## [Work to do]
Arrange everything from the start of the material down to the line containing "22.6 meters" as a Markdown table with the columns Row and Line, numbering each row and omitting blank lines.

>> Start Input rows

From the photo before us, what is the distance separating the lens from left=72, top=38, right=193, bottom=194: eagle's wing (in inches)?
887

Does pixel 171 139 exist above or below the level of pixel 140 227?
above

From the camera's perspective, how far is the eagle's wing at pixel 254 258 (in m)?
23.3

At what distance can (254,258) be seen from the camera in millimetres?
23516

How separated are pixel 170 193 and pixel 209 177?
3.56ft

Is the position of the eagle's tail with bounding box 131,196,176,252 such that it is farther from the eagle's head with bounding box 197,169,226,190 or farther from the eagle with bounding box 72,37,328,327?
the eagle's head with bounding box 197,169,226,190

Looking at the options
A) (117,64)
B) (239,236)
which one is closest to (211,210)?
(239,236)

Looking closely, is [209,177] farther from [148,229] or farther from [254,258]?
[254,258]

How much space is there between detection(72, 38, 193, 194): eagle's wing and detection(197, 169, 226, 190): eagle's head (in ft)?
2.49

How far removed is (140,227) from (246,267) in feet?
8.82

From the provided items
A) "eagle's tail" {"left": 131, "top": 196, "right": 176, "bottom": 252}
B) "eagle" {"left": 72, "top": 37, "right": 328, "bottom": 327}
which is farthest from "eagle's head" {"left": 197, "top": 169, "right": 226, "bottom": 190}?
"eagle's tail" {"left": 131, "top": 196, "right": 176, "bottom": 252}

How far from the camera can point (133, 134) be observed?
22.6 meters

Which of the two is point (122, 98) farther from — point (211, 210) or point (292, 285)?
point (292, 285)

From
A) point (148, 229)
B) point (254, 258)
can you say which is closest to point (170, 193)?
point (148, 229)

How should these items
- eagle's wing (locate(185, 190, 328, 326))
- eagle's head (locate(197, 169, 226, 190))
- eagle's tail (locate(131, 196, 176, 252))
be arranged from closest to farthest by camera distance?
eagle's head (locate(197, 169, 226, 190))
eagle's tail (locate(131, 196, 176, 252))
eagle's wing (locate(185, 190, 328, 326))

>> End Input rows

## [Correct output]
| Row | Line |
|---|---|
| 1 | From the photo before us, what is the distance separating the lens from left=72, top=38, right=193, bottom=194: eagle's wing (in inches)? |
| 2 | 887 |
| 3 | Does pixel 171 139 exist above or below the level of pixel 140 227? |
| 4 | above |
| 5 | From the camera's perspective, how far is the eagle's wing at pixel 254 258 (in m)? |
| 6 | 23.3 |
| 7 | At what distance can (254,258) be seen from the camera in millimetres? |
| 8 | 23516 |
| 9 | How separated are pixel 170 193 and pixel 209 177? |
| 10 | 3.56ft |
| 11 | Is the position of the eagle's tail with bounding box 131,196,176,252 such that it is farther from the eagle's head with bounding box 197,169,226,190 or farther from the eagle with bounding box 72,37,328,327? |
| 12 | the eagle's head with bounding box 197,169,226,190 |
| 13 | Looking at the options |
| 14 | A) (117,64) |
| 15 | B) (239,236) |
| 16 | which one is closest to (211,210)? |
| 17 | (239,236) |
| 18 | Looking closely, is [209,177] farther from [148,229] or farther from [254,258]? |
| 19 | [254,258] |
| 20 | How much space is there between detection(72, 38, 193, 194): eagle's wing and detection(197, 169, 226, 190): eagle's head (in ft)? |
| 21 | 2.49 |
| 22 | How far removed is (140,227) from (246,267) in feet? |
| 23 | 8.82 |
| 24 | From the provided items |
| 25 | A) "eagle's tail" {"left": 131, "top": 196, "right": 176, "bottom": 252} |
| 26 | B) "eagle" {"left": 72, "top": 37, "right": 328, "bottom": 327} |
| 27 | which is farthest from "eagle's head" {"left": 197, "top": 169, "right": 226, "bottom": 190}? |
| 28 | "eagle's tail" {"left": 131, "top": 196, "right": 176, "bottom": 252} |
| 29 | How far from the camera can point (133, 134) be observed? |
| 30 | 22.6 meters |